▸ VOTRE OBJECTIF
Recopiez fidèlement, dans le portrait d'Emmanuelle Saillard, le passage qui commence par les mots contenant « Dans ce portrait, plongez » et se termine par « de la recherche. ».
══ EXTRAIT ══
Emmanuelle Saillard

©Suzane Fleury, Centre Inria de l’université de Bordeaux

Emmanuelle Saillard

Le calcul haute performance

Dans ce portrait, plongez dans l’univers d’Emmanuelle Saillard, chargée de recherche dont le domaine d’expertise est le calcul haute performance. Au cœur d’Inria, elle repousse les limites de la performance informatique, dans un milieu où la quête du savoir et de l’innovation s’entrelacent pour permettre l’avancement de la recherche.

Emmanuelle Saillard est chargée de recherche à Inria depuis six ans maintenant. Elle travaille au sein de l’équipe STORM (Static Optimizations and Runtime Methods). Son domaine d’expertise est le calcul haute performance. Elle travaille plus particulièrement à « développer des analyses pour optimiser au mieux et détecter les erreurs le plus vite possible », nous explique-t-elle. En tant que chargée de recherche, son quotidien est rythmé par des activités très diverses comme le développement de nouvelles techniques, les échanges avec les équipes, la retranscription d’idées par le codage, ou encore la rédaction d’articles scientifiques. Elle a également décidé d’intégrer l’enseignement à ses journées, à hauteur de douze heures, au premier semestre, en école d’ingénieur·e·s.
═══
══ DONNÉES SOURCES ══
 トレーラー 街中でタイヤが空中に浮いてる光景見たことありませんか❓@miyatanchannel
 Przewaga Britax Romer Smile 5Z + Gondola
═══
▸ CORRIGÉ
Dans ce portrait, plongez dans l’univers d’Emmanuelle Saillard, chargée de recherche dont le domaine d’expertise est le calcul haute performance. Au cœur d’Inria, elle repousse les limites de la performance informatique, dans un milieu où la quête du savoir et de l’innovation s’entrelacent pour permettre l’avancement de la recherche.